Эти модели содержат многомерную информацию – динамичное сочетание эмоций, ощущений, мыслей, образов, опыта прошлых поколений и прогнозов на будущее. Из этого тесного переплетения различных видов восприятия нейронные сети дают нам некий вывод. В нейробиологических исследованиях нет четкого термина для обозначения этого вывода, потому что мы только начинаем разбираться в том, как работает мозг. Я называю его эмоциональным знанием, потому что это не столько мысли, сколько знания, и они кажутся нам правдивыми и реальными. В переплетении этих знаний и рождается ваша индивидуальность, ваш уникальный способ восприятия мира.

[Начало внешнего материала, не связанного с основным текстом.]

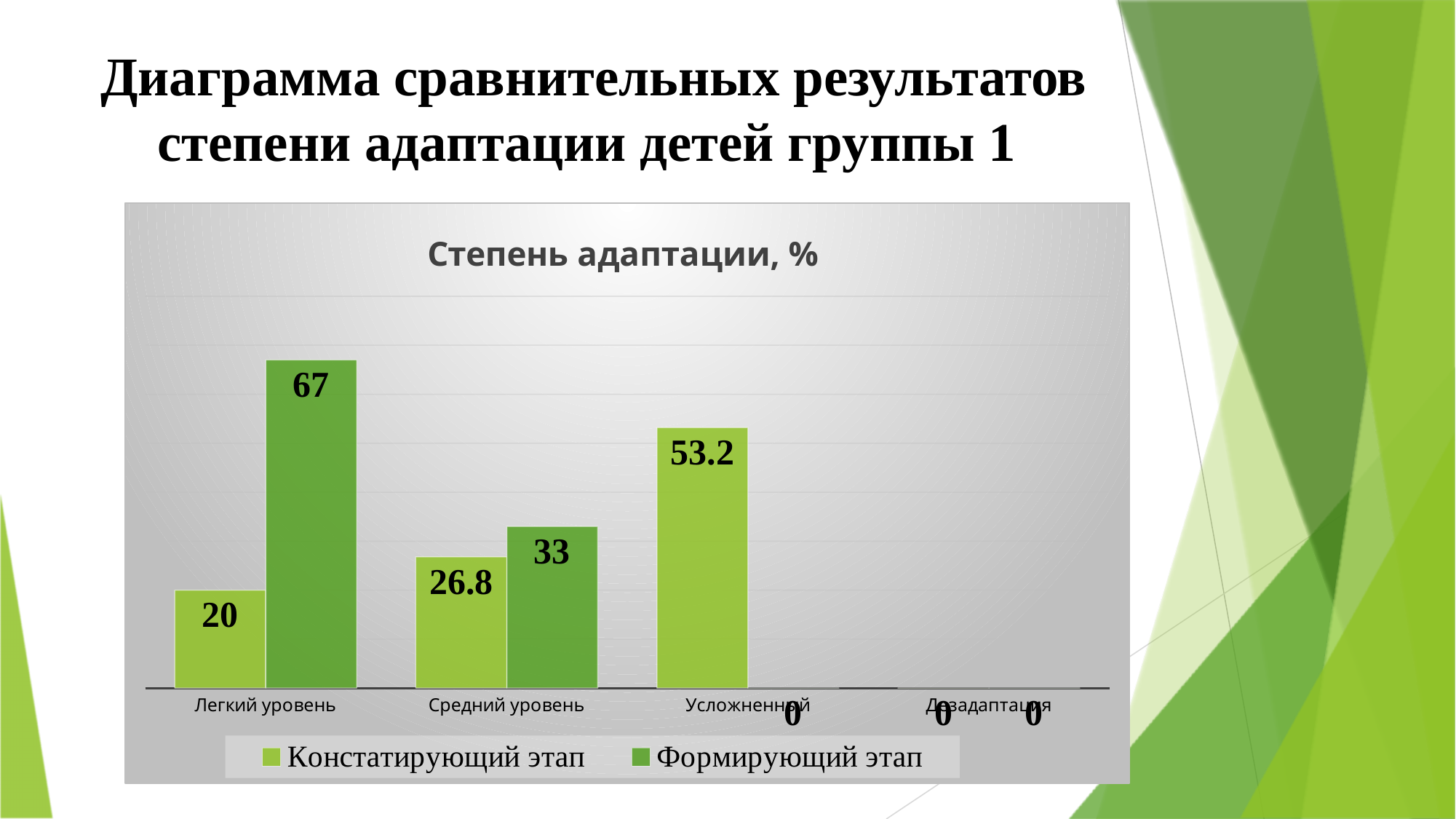
What type of chart is shown on the slide? bar chart How many categories are shown on the x axis? 4 Which category has the highest value in the Формирующий этап series? Легкий уровень Which is larger for Средний уровень: the Констатирующий этап value or the Формирующий этап value? Формирующий этап How many series does the legend list? 2 What is the difference between the Формирующий этап and Констатирующий этап values for Средний уровень? 6.2 What is the value for Легкий уровень in the Констатирующий этап series? 20 What is the difference between the Формирующий этап and Констатирующий этап values for Легкий уровень? 47 What is the value for Средний уровень in the Констатирующий этап series? 26.8 Which category has the highest value in the Констатирующий этап series? Усложненный What is the value for Легкий уровень in the Формирующий этап series? 67 What is the value for Усложненный in the Констатирующий этап series? 53.2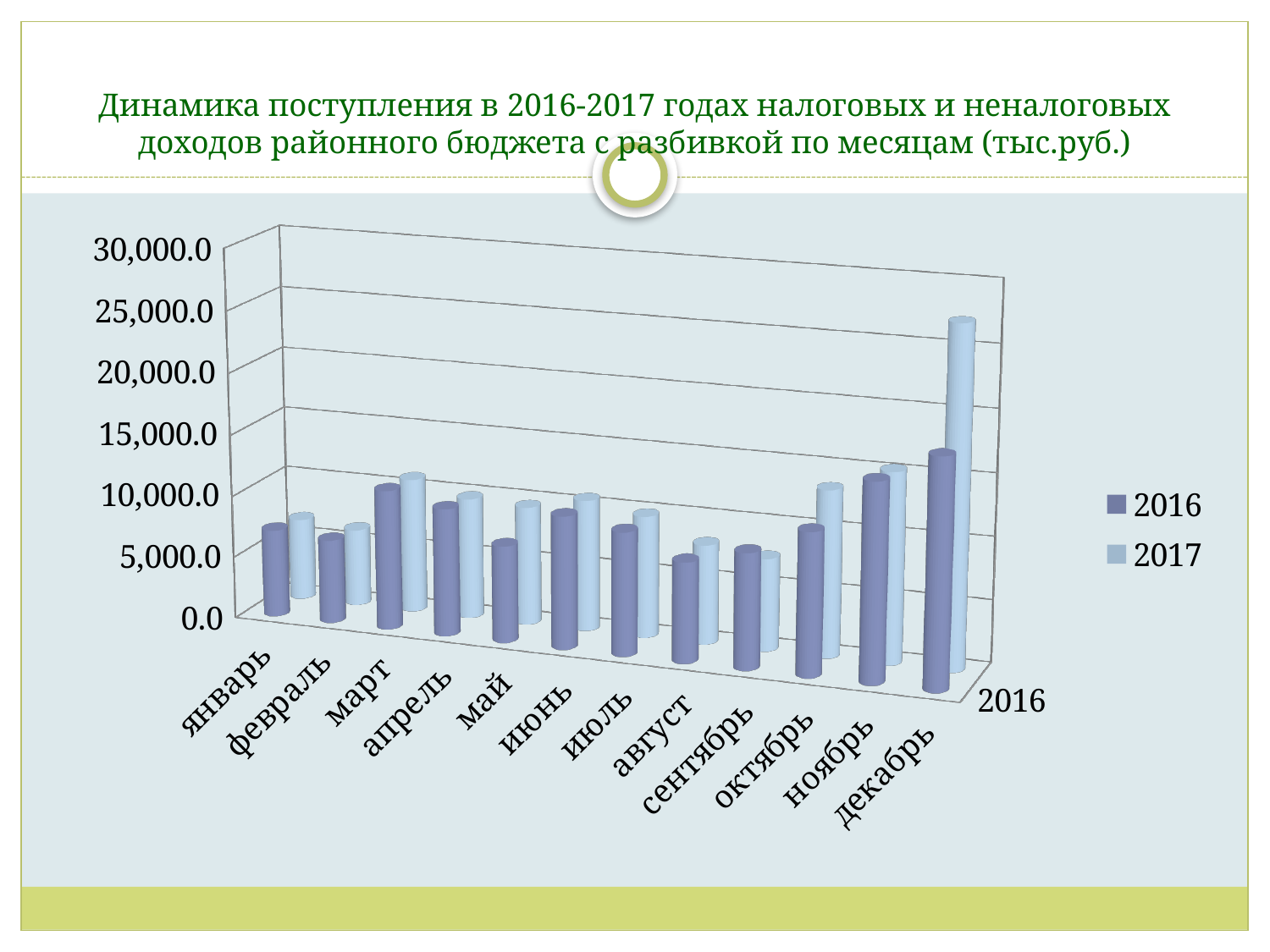
Which series are listed in the legend? 2016 and 2017 For декабрь, which series has the larger value, 2016 or 2017? 2017 Is the value for декабрь in the 2017 series greater or less than 20,000.0? greater For май, which series has the larger value, 2016 or 2017? 2017 What kind of chart is shown on the slide? bar chart Is the value for май in the 2016 series greater or less than 10,000.0? less How many series does the legend list? 2 Is the value for октябрь in the 2017 series greater or less than 5,000.0? greater How many months (categories) are shown on the x axis? 12 Which month has the highest value for the 2016 series? декабрь Which month has the highest value for the 2017 series? декабрь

Это возвращает нас к психологическому фундаменту. Рассмотрим подробнее эту метафору. Представьте, что каждый момент каждого дня вы ходите по фундаменту, составленному из плиток разных эмоциональных знаний, поверх которых лежат ковры, которые также сотканы из эмоциональных знаний (да, все сложно), – и поскольку вы ходите по этому фундаменту всю свою жизнь, в большинстве случаев вы даже не замечаете его. Именно этот фундамент хранит все ваши знания о том, стоит ли принимать вещи близко к сердцу или нет, как устанавливать границы и что с вами произойдет, если вы это сделаете; как постоять за себя, как использовать свой голос и свою силу, что означает сила и что такое доброта. Психологический фундамент нельзя назвать плохим или хорошим. Он сформировался благодаря реальным переживаниям, которые вы испытали в жизни. Желание изменить его говорит о том, что вы хотите расти и развиваться, и вовсе не означает, что с вами что-то не так.